# Correction and evaluation

This example corrects a small set of aerial images and evaluates the results.  

Images are taken from the `homonim` test data: Aerials were obtained from [NGI](https://ngi.dalrrd.gov.za/), and subsequently downsampled and re-scaled to *uint8* precision to reduce size.  Satellite images were acquired with [geedim](https://github.com/dugalh/geedim), and re-scaled to *uint8* precision.  

## Setup

In [5]:
# `matplotlib` should be installed if it isn't already.
# import sys
# !{sys.executable} -m pip install matplotlib  # pip
# !conda install --yes --prefix {sys.prefix} -c conda-forge matplotlib # conda

In [6]:
import logging
from pathlib import Path
from matplotlib import pyplot
import rasterio as rio
from rasterio.plot import show
import numpy as np
from homonim import RasterFuse, RasterCompare, Model

logging.basicConfig(level=logging.ERROR)

In [7]:
# create URLS of homonim source and reference images.
src_files = [
    f'https://raw.githubusercontent.com/dugalh/homonim/main/'
    f'tests/data/source/ngi_rgb_byte_{i}.tif' 
    for i in range(1, 5)
]
ref_file = (
    'https://raw.githubusercontent.com/dugalh/homonim/main/'
    'tests/data/reference/sentinel2_b432_byte.tif'
)

## Fusion

Here, we fuse each aerial image with a Sentinel-2 reference using the `RasterFuse` class.  Source and reference images are RGB, so there is no need to specify `src_bands` or `ref_bands` parameters.

In [8]:
# corrected file names corresponding to source names
corr_files = [f'corr_{Path(src_file).stem}.tif' for src_file in src_files]

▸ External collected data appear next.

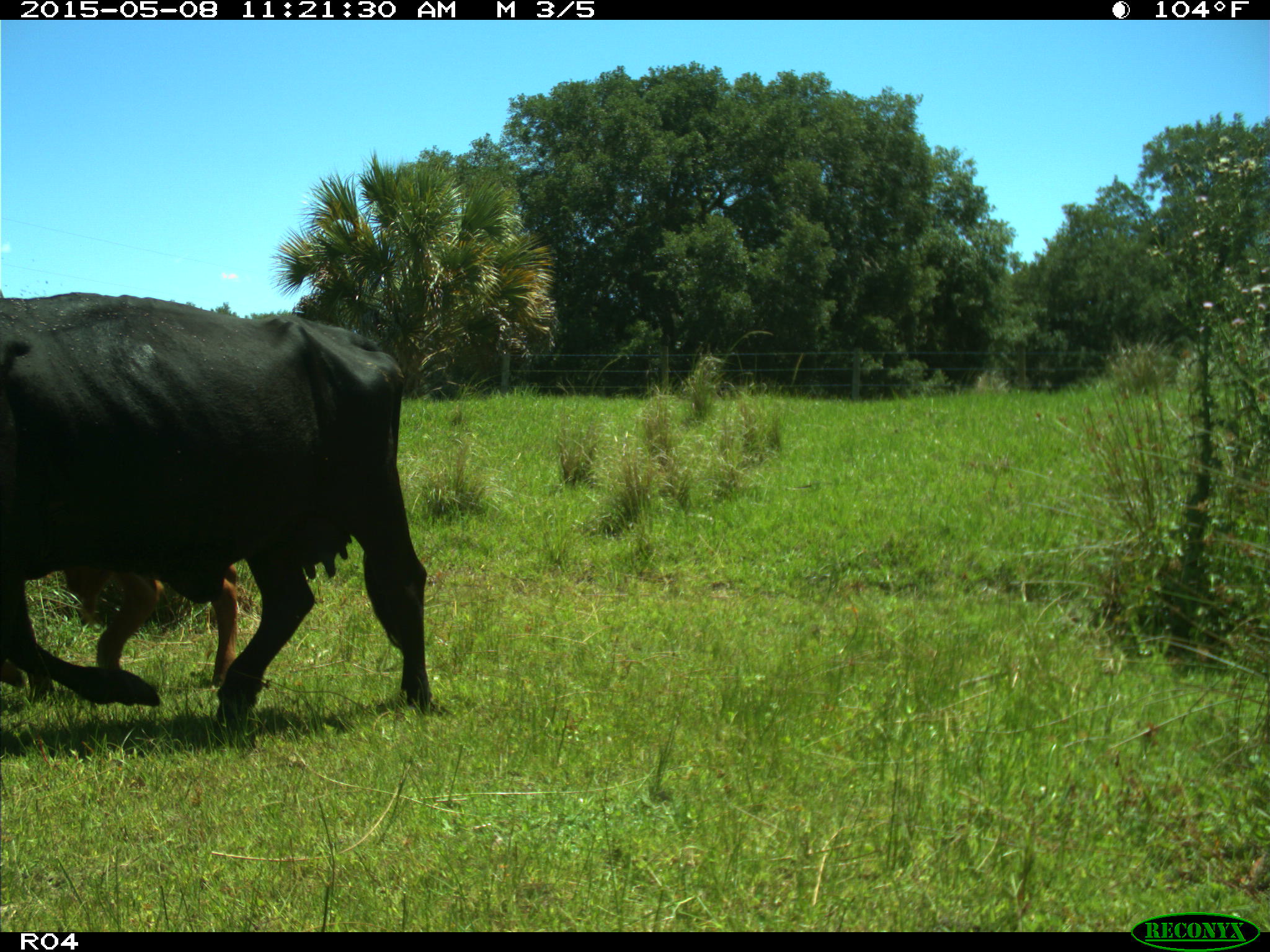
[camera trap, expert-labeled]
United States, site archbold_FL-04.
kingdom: Animalia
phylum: Chordata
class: Mammalia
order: Artiodactyla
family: Bovidae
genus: Bos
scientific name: Bos taurus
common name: domestic cow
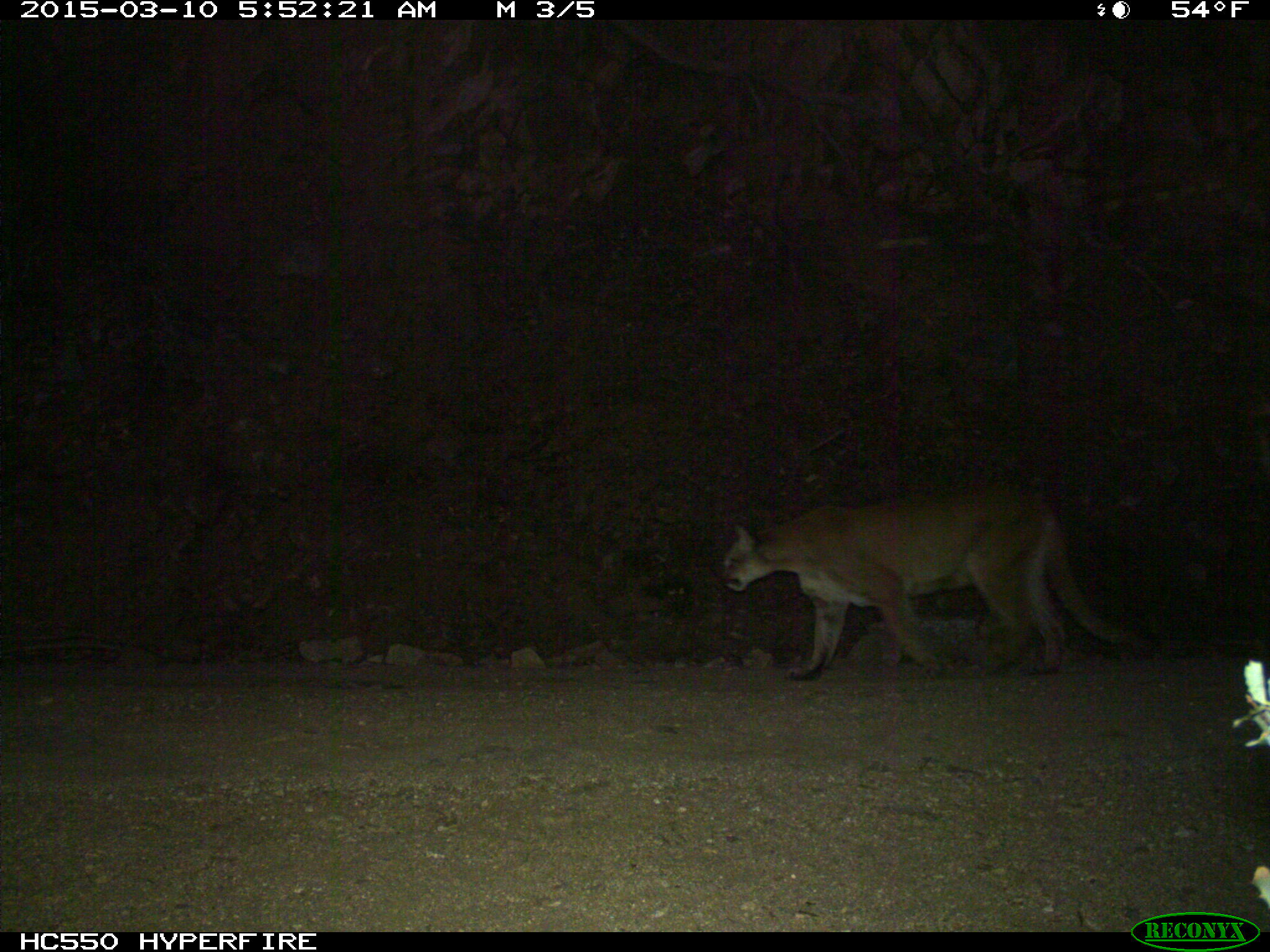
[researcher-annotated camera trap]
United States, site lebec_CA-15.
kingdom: Animalia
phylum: Chordata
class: Mammalia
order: Carnivora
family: Felidae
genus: Puma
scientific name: Puma concolor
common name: mountain lion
Puma concolor (mountain lion).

for src_file, corr_file in zip(src_files, corr_files):
    corr_file = f'corr_{Path(src_file).stem}.tif'
    with RasterFuse(src_file, ref_file) as raster_fuse:
        raster_fuse.process(
            corr_file, Model.gain_blk_offset, (5, 5), overwrite=True
        )

RasterioIOError: '/vsicurl/https:///raw.githubusercontent.com/dugalh/homonim/main/tests/data/source/ngi_rgb_byte_1.tif' does not exist in the file system, and is not recognized as a supported dataset name.

## Visualisation

Next, we create a VRT mosaic of the corrected images to assist with visualisation and evaluation.

In [None]:
from osgeo import gdal

# strictly, one should avoid using GDAL and rasterio together, but it doesn't
# create conflicts here
corr_mosaic_file = 'corr_ngi_mosaic_rgb_byte.vrt'
_ = gdal.BuildVRT(corr_mosaic_file, corr_files)

Now we can display a zoomed-in area of the source mosaic, reference image and corrected mosaic.

In [None]:
# VRT mosaic of the source files
src_mosaic_file = (
    'https://raw.githubusercontent.com/dugalh/homonim/main/'
    'tests/data/source/ngi_mosaic_rgb_byte.vrt'
)

fig, axes = pyplot.subplots(1, 3, sharex=True, sharey=True, figsize=(15, 10))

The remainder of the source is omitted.